3 Mitos tentang Down Syndrome, Bisakah Berhubungan Intim?

Madeline Stuart, model down syndrome memeragakan koleksi gaun pengantin.
Sumber :
  • instagram.com/madelinesmodelling_/

VIVA – Gangguan yang terjadi di salah satu kromosom tubuh pada pengidap down syndrome, memicu berbagai gejala yang menyertainya. Namun, tak sedikit informasi yang beredar terkait down syndrome hanya mitos semata.

Dikatakan spesialis rehabilitas medik, dr. Luh Wahyuni, SpRM(K), dalam acara Talkshow Down Syndrome, di RSCM Kiara Jakarta, Rabu, 28 Maret 2018, down syndrome mengakibatkan adanya gejala yang berbeda-beda. Namun, tak sedikit kumpulan gejala itu memiliki kesamaan dengan yang dirasakan oleh orang normal pada umumnya.
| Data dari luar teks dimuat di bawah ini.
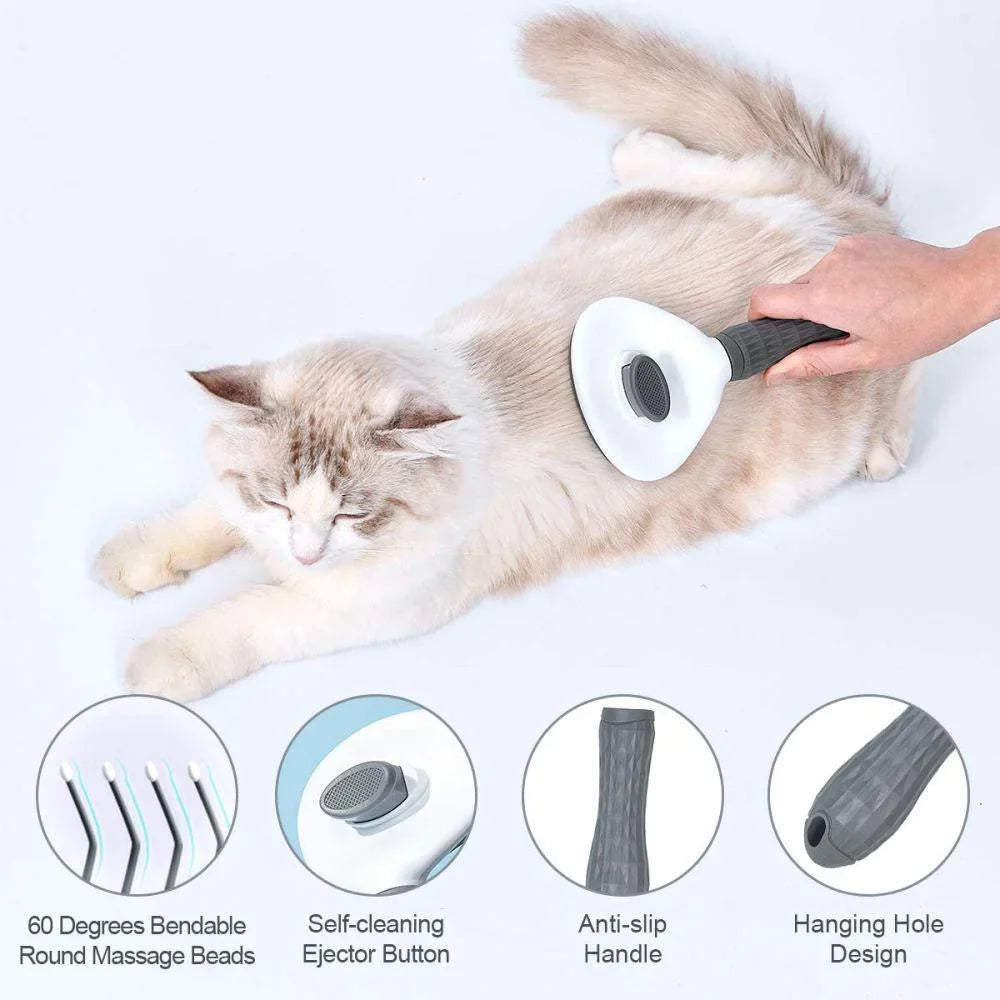 Self Cleaning Slicker Brush for Dogs and - MyPetDollar.com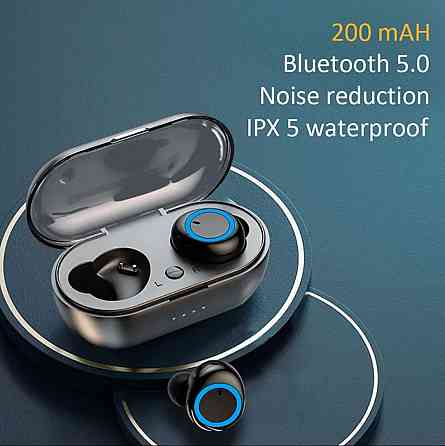 Наушники беспроводные TWS Y50 Bluetooth 5.0 + DER blue Киев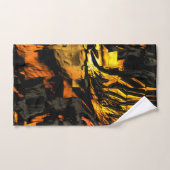 Très rustique brûlé doré, dessin en mosaïque abstr (Serviette à main)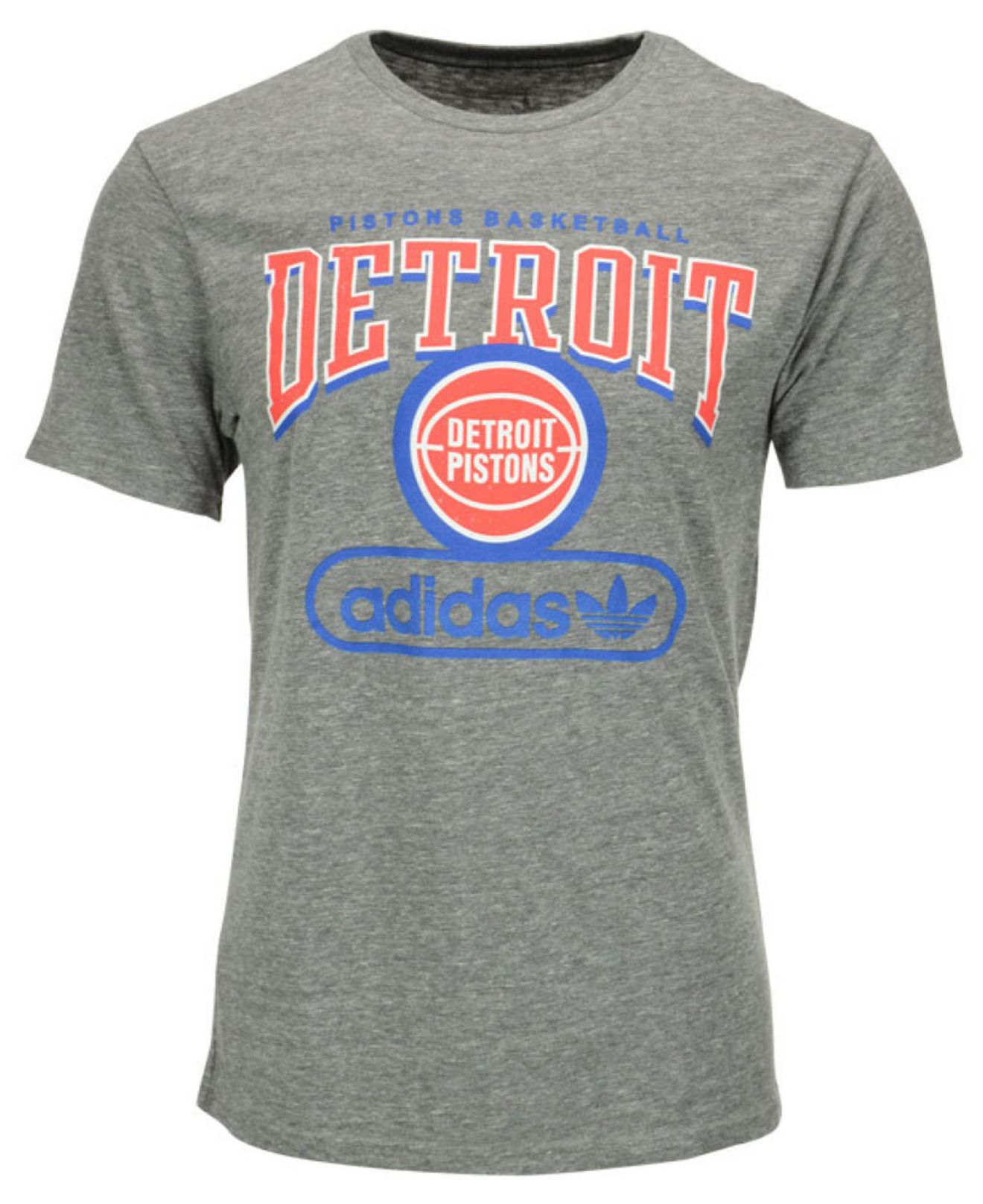 Lyst - Adidas Men's Detroit Pistons Pointed Tri-blend T-shirt in Gray ...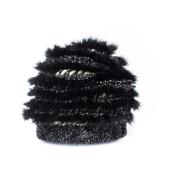 Pre-owned Cashmere fur fringe beanie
Agar tidak salah mengartikan gejala pada down syndrome, dokter Luh membeberkan fakta dan mitosnya. Berikut fakta dan mitos yang berhasil VIVA rangkum.

1. Mitos: Individu dengan down syndrome selalu merasa senang.

Faktanya, semua emosi seperti sedih, marah, dan senang, sama seperti individu lain. Apa yang dirasakan oleh pengidap down syndrome, tidak jauh berbeda dengan orang normal.

2. Mitos: Individu dengan down syndrome tidak dapat memiliki hubungan intim atau hubungan dekat dengan orang lain.

Faktanya, pengidap down syndrome juga dapat bersosialisasi hingga berkencan dengan orang lain. Bahkan, individu dengan down syndrome juga bisa menikah seperti orang-orang pada umumnya.

Meski begitu, pada wanita pengidap down syndrome dapat menurunkan gen tersebut dengan 50 persen kemungkinan anaknya mengalami hal yang sama. Sementara, pada pria lebih steril atau keturunannya kemungkinan besar tidak mengidap hal yang sama.

3. Mitos: Anak dengan down syndrome selalu mengalami retardasi (keterbelakangan) mental yang berat.

Faktanya, level fungsional tiap anak down syndrome berbeda-beda. Namun, rentang keterlambatan kognitif yang dimiliki hanya sebatas ringan hingga sedang.